Implementing External Issuers
cert-manager offers a number of core issuer
types that represent certificate authorities
that can sign certificates when requested. As of v0.11, cert-manager also
supports out-of-tree external issuers, and treats them the same as
in-tree issuer types. For more information on how to install and configure
external issuer types, read the documentation
here.
Concepts
An issuer represents a certificate authority that signs incoming certificate
requests. In cert-manager, the CertificateRequest resource represents a single
request for a signed certificate, containing the raw certificate request PEM
data as well as other information that can be used to describe the designed
certificate.
In cert-manager, each issuer type has its own controller that watches these
CertificateRequest resources and waits for one to be created which is meant
for itself. This is done by the issuerRef stanza on the CertificateRequest
which inside contains - name, kind, group. The group denotes an API group, for
example cert-manager.io which is responsible for all core issuer types. kind
denotes the kind resource type of the issuer, such as an Issuer or
ClusterIssuer. Finally, the name denotes the name of the issuer resource
inside of that kind.
When an issuer controller observes a new CertificateRequest, it ensure that
the request is meant for its controller type, and if so, then ensures that the
corresponding issuer resource exists in Kubernetes. If these are both true, it
will then use the information inside that issuer resource to attempt to create a
signed certificate, based upon the certificate request.

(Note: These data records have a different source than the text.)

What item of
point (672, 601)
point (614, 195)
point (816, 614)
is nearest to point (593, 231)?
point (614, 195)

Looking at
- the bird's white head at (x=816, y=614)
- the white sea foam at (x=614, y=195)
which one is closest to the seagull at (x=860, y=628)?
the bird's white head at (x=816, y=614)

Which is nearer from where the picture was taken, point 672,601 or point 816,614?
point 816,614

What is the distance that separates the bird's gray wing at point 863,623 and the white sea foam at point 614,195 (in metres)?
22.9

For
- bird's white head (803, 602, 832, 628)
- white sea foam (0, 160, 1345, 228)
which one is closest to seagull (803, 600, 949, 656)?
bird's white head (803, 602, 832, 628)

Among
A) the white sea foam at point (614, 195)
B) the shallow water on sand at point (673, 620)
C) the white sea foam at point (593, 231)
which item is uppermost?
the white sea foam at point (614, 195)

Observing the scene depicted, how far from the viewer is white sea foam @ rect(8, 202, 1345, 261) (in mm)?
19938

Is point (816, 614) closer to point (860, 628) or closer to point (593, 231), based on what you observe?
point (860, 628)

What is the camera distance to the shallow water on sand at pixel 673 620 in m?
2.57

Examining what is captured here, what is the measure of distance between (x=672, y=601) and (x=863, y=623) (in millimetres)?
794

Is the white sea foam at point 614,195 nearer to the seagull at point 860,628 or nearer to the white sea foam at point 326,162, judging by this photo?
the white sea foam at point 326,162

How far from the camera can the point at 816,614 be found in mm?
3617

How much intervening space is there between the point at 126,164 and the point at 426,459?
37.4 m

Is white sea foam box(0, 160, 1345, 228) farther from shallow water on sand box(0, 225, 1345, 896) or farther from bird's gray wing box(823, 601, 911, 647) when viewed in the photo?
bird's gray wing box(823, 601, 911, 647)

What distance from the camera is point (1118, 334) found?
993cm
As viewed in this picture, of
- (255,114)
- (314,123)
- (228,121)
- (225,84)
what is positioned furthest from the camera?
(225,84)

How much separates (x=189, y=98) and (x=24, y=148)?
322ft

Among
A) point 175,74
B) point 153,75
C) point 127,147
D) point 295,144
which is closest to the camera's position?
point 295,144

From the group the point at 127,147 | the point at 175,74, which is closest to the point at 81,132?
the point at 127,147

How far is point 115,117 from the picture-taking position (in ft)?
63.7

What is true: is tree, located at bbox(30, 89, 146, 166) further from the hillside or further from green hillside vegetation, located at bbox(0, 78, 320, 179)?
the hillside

Issuers must also ensure that before signing, the CertificateRequest is
Approved. If the
CertificateRequest is not Approved, the issuer should not process it.
Issuers are not responsible for approving CertificateRequests. Issuer
implementations may choose to support older versions of cert-manager (pre
v1.3) by signing CertificateRequests that will never have an approval
condition set. Disabling this gate check should be an optional flag, and the
gate enabled by default.
Once a signed certificate has been gathered by the issuer controller, it then
updates the status of the CertificateRequest resource with the signed
certificate. It is then important to then update the condition status of that
resource to a ready state, as this is what is used to signal to higher order
controllers, such as the Certificate controller, that the resource is ready to
be consumed. Conversely, if the CertificateRequest fails, it is as important
to mark the resource as such, as this will also be used to signal to higher
order controllers. You can read the valid condition states
here.
Implementation
It is recommended that you make use of the
kubebuilder project in order
to implement your external issuer controller. This makes it very simple to
generate CustomResourceDefinitions and gives you a lot of controller
functionality out of the box. If you have further questions on how to implement
an external issuer controller, it is best to reach out of the #cert-manager
slack channel, or to join the weekly community calls which you
will be invited to once you join the Google
Group.
Sample External Issuer
There is a Sample External Issuer, which is maintained by the cert-manager authors, and which serves as an example of how to write an external issuer.
The README file has step-by-step instructions on how to write an external issuer using Kubebuilder and controller-runtime, and contains detailed notes on all the tools you will need.